I don’t know why writing a lie is much harder than telling a lie.
To be honest, I am tired of saying: “Everything will turn out OK, everything is fine …” And even worse, I am afraid that you, like me are pretending that everything is fine and bearable…
This situation is worse than what they call a tragedy!
It is more difficult than being melancholy, missing our memorable days together and the ruin of the best days of our lives that are passing by so horrifically. It is even more tormenting than waiting for the approval of my execution and all my inner struggles, such as wondering what will happen eventually, will they approve my execution or not, and how much longer will I have to stay here???

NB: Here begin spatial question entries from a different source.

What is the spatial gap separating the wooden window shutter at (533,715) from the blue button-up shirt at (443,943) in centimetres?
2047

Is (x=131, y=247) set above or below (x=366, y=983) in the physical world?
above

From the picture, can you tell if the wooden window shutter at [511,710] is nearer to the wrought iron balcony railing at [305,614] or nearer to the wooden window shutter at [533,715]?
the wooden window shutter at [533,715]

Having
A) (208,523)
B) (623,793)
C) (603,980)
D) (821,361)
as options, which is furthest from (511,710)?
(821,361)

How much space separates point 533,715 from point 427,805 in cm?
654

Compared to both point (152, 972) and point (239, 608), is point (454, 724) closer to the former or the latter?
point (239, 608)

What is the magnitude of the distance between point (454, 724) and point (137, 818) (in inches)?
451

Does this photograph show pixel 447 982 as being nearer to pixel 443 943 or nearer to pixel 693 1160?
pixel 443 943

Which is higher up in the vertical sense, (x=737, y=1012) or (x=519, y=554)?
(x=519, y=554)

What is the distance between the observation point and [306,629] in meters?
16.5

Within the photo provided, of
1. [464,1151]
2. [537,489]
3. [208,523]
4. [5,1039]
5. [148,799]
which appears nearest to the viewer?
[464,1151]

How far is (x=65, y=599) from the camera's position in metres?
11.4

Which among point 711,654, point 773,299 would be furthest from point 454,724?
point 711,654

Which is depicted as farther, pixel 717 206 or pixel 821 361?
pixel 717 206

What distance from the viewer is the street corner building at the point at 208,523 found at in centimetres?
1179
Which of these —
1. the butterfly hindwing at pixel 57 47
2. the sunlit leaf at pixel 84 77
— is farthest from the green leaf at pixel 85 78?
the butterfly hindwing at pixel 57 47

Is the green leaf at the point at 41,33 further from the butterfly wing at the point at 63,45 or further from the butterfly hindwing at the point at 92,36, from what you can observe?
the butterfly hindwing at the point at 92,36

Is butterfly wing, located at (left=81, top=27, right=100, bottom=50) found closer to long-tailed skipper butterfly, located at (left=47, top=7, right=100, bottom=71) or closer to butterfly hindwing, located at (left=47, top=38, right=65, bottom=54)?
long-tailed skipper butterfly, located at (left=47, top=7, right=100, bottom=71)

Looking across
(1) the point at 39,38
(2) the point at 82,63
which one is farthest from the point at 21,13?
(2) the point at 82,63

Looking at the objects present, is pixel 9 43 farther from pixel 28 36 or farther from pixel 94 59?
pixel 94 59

It is harder than all my hopes and frustrations, and even more agonizing than having dreams of being free and with you when all of a sudden I wake up, still in prison and the same old worries start all over again!
More difficult and torturous than all of these is my damn conscience that keeps telling me I have been the cause Nastaran and Rojan’s misery and vagrancy.
Thoughts of your misfortunes and your future lives….
When you are in love with someone you forget yourself. You constantly wish to do things to make her happy. You want to provide the best home, life and possibilities for her. Every penny you earn at work makes you happy because you think it will make her life more comfortable.
You prefer to bear pain but cause serenity and peace for her, endure cold but keep her warm. You feel good when she is happy. You smile when she smiles.
And god forbid if she doesn’t smile and if she is not happy…
These days more than anything I regret not having shown you how much I love you. I constantly wish we could go back to the old days so that I could prove to you how I value you more than anyone in the world and I could tell you how much I love you. I wish for a chance to tell everyone my Nasatran is the best – better than anything imaginable – before it is too late. How sad that I didn’t realize how precious you were, that I didn’t and couldn’t tell you everything that was in my heart…
I hope that you forgive me and realize that I tried my best to return and make things up to you. I hope you understand how sad and ashamed I am for the difficult conditions you are in, and I hope you believe that I have not committed any crime that deserves so much torture and such cruel sentences. I apologize as when I started writing, I meant to say things to make you feel better! However, I did exactly the opposite. It may be better not to say anything except: you are my entire life and hope, and your happiness is the only thing that makes me happy!!